I bought the dvd of Performance and this cool documentary was on there. Jack Nitzsche. Jr. is interviewed and a lot of other interesting people. Frank Mazzola’s interview is informative and deep. Jack Jr. says his father got one of the 1st Moog synthesizers for this score ( the 9th one made), how cool is that.
Jack Nitzsche, a genius at creating music that made films come alive
Mazzola talks about intercutting the opening sequences and how “everything they tried worked” or “was right”. I know from experience that sometimes in the editing room you can reach a state of consciousness, some times from exhaustion or ingesting mind altering substances, where the energy flows right through you into the film, the film becomes alive on the editing machine, it seems to breathe on the picture head, the characters get off the screen and walk around on your flatbed editing machine.
Besides being a great editor Frank M. was also an actor, that’s him on the right in Rebel Without A Cause. Dig That Crazy Pompadour!
If you want to experience that kind of editing watch the opening of Performance, actually the entire film but the opening is particularly strong. Mazzola said they worked from 7 at night to 5 in the morning, I think they cut it at Warner Hollywood in Sam Goldwyn’s old office.
Get Out Of My Office!
Funny to think of Goldwyn’s ghost watching these two visionaries making this psychedelic poem of violence, sex, drugs, music, polymorphous perversity that was like a bomb going off in Hollywood and Midnight Movie house across the world. Like a virus of decadence infecting the minds of the stoned out audiences in movie theaters in middle class suburbs. What a trip!

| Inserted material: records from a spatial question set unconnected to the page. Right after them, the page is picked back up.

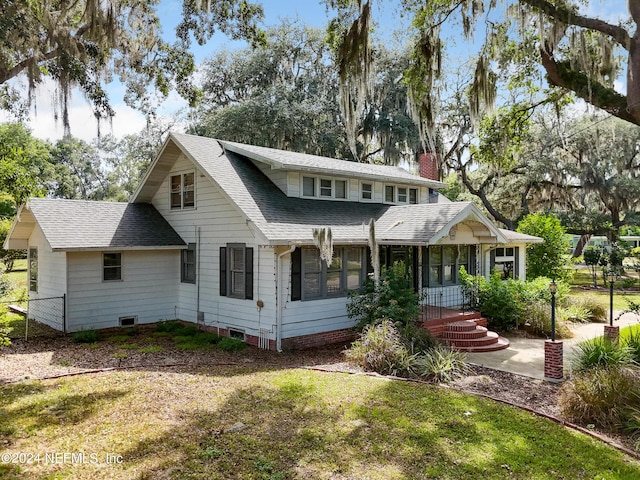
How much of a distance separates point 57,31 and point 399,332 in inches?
400

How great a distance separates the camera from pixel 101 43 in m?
10.0

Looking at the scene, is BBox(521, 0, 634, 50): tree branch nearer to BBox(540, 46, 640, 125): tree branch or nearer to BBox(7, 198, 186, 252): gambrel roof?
BBox(540, 46, 640, 125): tree branch

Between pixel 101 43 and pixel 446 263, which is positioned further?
pixel 446 263

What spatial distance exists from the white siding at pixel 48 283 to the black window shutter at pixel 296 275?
6555 mm

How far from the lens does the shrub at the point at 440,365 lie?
29.6 ft

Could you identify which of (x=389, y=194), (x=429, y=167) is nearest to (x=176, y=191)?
(x=389, y=194)

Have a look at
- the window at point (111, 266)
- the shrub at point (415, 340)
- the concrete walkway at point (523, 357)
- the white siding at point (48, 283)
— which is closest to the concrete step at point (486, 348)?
the concrete walkway at point (523, 357)

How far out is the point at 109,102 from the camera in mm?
12094

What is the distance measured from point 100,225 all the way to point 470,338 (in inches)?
451

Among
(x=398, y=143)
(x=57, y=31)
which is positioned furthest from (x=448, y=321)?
(x=398, y=143)

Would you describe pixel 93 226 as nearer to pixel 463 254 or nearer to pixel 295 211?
pixel 295 211

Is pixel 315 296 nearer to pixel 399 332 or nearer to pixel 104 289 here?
pixel 399 332

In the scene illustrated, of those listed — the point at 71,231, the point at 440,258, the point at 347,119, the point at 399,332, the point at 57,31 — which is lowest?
the point at 399,332

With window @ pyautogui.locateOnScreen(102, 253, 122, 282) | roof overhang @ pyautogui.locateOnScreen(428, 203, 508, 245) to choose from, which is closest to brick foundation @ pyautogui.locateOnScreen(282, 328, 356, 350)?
roof overhang @ pyautogui.locateOnScreen(428, 203, 508, 245)
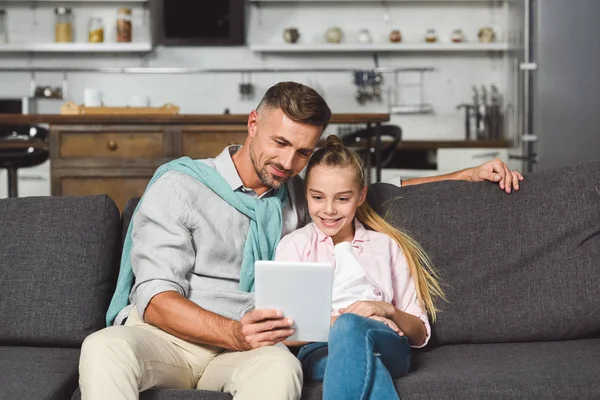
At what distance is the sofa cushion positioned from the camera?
2088mm

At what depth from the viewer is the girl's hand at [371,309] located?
1.82 meters

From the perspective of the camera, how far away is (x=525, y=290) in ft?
6.92

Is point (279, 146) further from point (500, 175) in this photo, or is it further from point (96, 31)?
point (96, 31)

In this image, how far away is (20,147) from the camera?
4.14 meters

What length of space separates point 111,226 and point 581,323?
1232 mm

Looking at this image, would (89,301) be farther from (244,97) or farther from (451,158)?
(244,97)

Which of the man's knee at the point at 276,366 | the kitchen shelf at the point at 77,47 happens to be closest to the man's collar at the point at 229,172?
the man's knee at the point at 276,366

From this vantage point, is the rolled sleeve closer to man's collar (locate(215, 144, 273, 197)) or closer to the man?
the man

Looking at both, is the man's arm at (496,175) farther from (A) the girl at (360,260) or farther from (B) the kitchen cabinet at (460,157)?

Here for your viewing pleasure is a documentary about Donald Cammell, director of Performance , a hugely influential film that captures the drug infused psychedelic culture of 60’s London like no other. I knew the composer Jack Nitzsche for a long time, this was one of his greatest scores. He told me Mick Jagger had gotten him the composing gig on this film. When the Rolling Stones first came to America, they sought out Nitzsche because they loved his arrangements of the Phil Spector produced hits and wanted to work with him. I guess this was payback. It’s a unique score calling on a rostrum of enormous talents, Ry Cooder, Merry Clayton ,The Last Poets, Randy Newman, Lowell George, Mick Jagger to name just a few and Jack was the connective tissue that brought them all together. I must comment on Frank Mazzola’s editing as well. it’s groundbreaking, hallucinatory, fracturing reality like a broken mirror then putting the pieces back together in a beautiful, psychedelic way. Once again hugely influential although there is no one today following through on the potential revealed. Like a real Fairy Tale where Magic is beautiful, fascinating but dangerous, potentially deadly or perhaps capable of driving one mad.